Com apenas duas salas abertas, o GR Group vem aprendendo novas formas de abordar possíveis proprietários. Atualmente, o online é responsável por 15% do VGV mensal da empresa. “Estamos observando um crescimento nas compras digitais. Temos um teto que conseguimos alcançar, o que nos deixa muito satisfeitos, mas não substitui o todo. São vendas com menor índice de cancelamentos, pois em média são 50 dias para o fechamento da compra. O cliente teve tempo de pensar e pesquisar, diferente da venda de impacto. O orçamento das pessoas foi fortemente abalado, então vemos muitos clientes que pedem para retomar a compra lá na frente”, explica Rezende.
Diante do cenário econômico do país, o GR Group vem operando com políticas mais flexíveis em suas tratativas. “No momento, temos que dar as mãos e não olhar só para si. Se cada um ceder um pouco, quando a retomada acontecer, nós conseguiremos manter o cliente e ele usufruir da sua fração”, avalia o CEO.
Já o WAM Group afirma que teve diversas solicitações de cancelamento, mas que com algumas alterações a carteira de clientes se mostrou resiliente. “Muitas pessoas perderam o emprego. Nossa carteira era corrigida pelo IGPM, que deu um salto e optamos por trocar pelo IPCA”, diz o diretor.
Perspectivas pós-pandemia
Segundo Calfat, a figura do empreendedor vem mudando aos poucos conforme o setor ganha espaço no mercado, o que abre portas para a chegada de mais players. “Mesmo com a pandemia, em função do conhecimento do segmento, esse tipo de produto se torna mais seguro. À medida que o modelo vai sendo aprovado, empreendedores ganham confiança jurídica e novos investidores aparecem”.
O presidente da Adit Brasil ainda ressalta que os velhos conhecidos da multipropriedade seguirão atuando no setor, além de destacar a boa performance que o segmento apresentou nos últimos meses. “Não tem ninguém saindo desse mercado, mas muitos estão chegando. É um aprimoramento natural. A multipropriedade não apenas sobreviveu, como também cresceu durante a pandemia. Estas são provas de que o mercado vem se superando ao longo dos anos e lá na frente terá vantagem em relação aos outros”, pontua.

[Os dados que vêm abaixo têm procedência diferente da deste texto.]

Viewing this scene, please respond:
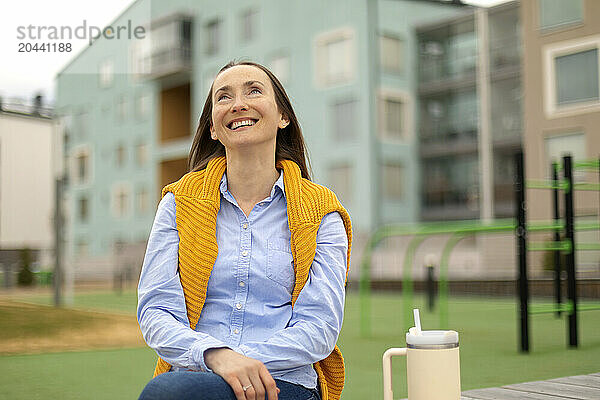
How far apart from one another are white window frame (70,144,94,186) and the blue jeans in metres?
4.13

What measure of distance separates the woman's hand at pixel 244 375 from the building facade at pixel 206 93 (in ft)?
11.8

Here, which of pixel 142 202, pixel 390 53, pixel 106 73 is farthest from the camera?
pixel 390 53

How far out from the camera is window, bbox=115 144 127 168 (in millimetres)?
6758

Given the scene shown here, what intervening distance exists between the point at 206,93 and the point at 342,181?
414 centimetres

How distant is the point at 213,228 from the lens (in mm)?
1115

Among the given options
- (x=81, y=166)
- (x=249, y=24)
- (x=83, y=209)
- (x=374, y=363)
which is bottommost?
(x=374, y=363)

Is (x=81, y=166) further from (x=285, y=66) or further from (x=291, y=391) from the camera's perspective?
(x=285, y=66)

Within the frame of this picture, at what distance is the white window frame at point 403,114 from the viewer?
12.3 meters

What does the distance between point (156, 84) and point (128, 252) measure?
377 centimetres

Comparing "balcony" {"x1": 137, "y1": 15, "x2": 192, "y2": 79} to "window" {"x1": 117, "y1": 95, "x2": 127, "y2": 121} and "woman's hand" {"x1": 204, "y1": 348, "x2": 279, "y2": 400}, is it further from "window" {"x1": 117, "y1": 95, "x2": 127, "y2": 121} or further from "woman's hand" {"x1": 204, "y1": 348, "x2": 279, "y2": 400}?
"woman's hand" {"x1": 204, "y1": 348, "x2": 279, "y2": 400}

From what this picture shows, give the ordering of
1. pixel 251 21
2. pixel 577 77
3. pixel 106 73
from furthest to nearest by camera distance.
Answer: pixel 251 21
pixel 577 77
pixel 106 73

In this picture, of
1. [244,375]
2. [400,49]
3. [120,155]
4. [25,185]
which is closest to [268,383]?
[244,375]

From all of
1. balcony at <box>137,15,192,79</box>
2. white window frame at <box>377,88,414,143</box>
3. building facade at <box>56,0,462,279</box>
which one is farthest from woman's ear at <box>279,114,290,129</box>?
white window frame at <box>377,88,414,143</box>

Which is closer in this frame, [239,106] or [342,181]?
[239,106]
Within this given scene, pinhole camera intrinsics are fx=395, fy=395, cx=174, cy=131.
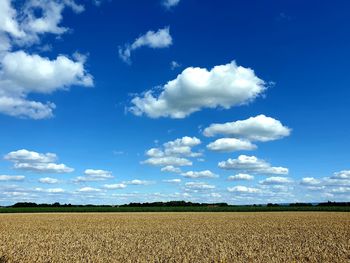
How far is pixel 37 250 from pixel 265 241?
43.6 feet

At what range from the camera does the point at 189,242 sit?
23.5m

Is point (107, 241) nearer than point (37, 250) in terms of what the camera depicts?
No

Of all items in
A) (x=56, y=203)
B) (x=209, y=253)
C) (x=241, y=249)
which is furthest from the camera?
(x=56, y=203)

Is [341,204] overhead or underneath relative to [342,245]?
overhead

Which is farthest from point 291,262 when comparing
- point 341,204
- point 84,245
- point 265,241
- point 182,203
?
point 182,203

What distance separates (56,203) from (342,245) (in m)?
121

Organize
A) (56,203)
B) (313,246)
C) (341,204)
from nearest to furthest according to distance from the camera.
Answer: (313,246), (341,204), (56,203)

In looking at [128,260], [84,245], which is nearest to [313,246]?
[128,260]

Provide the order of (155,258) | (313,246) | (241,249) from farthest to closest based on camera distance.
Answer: (313,246)
(241,249)
(155,258)

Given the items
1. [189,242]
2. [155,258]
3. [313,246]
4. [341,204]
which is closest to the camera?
[155,258]

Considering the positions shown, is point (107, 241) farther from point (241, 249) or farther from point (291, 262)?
point (291, 262)

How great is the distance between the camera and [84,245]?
2248 centimetres

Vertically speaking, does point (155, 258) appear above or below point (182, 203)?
below

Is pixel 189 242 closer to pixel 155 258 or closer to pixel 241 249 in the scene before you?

Vislumbrando um cenário pós-crise, Rezende acredita que, devido à entrada de muitos players nos últimos anos, apenas aqueles que realmente possuem expertise no negócio vão se salvar. “O mercado estava muito aquecido e grandes grupos se consolidaram. Quando a pandemia acabar, teremos menos empresas atuantes no setor, mas todos seremos afetados financeiramente. Quem não tem fôlego e visão do negócio vai sair. Investidores de outros segmentos estão de olho e quando a situação melhorar novas empresas vão chegar”.
A fala é reforçada por Neri, que prevê também a fusão entre players em um futuro pós-crise. “Muitas empresas vão acabar se consolidando, outras se fundindo para somar forças e procurar novas oportunidades como opção de aumentar o pipeline”.
O diretor do WAM Group aposta na expansão de conversões e na adesão de resorts ao mercado de multipropriedade como forma de manter a operação em pé. “Os custos no Brasil são muito altos e o turismo sofre por conta das taxações e mão de obra. Desta forma, muitos resorts não abrem espaço para a classe média desfrutar. Acredito que empreendimentos passarão a democratizar mais devido às baixas ocupações”.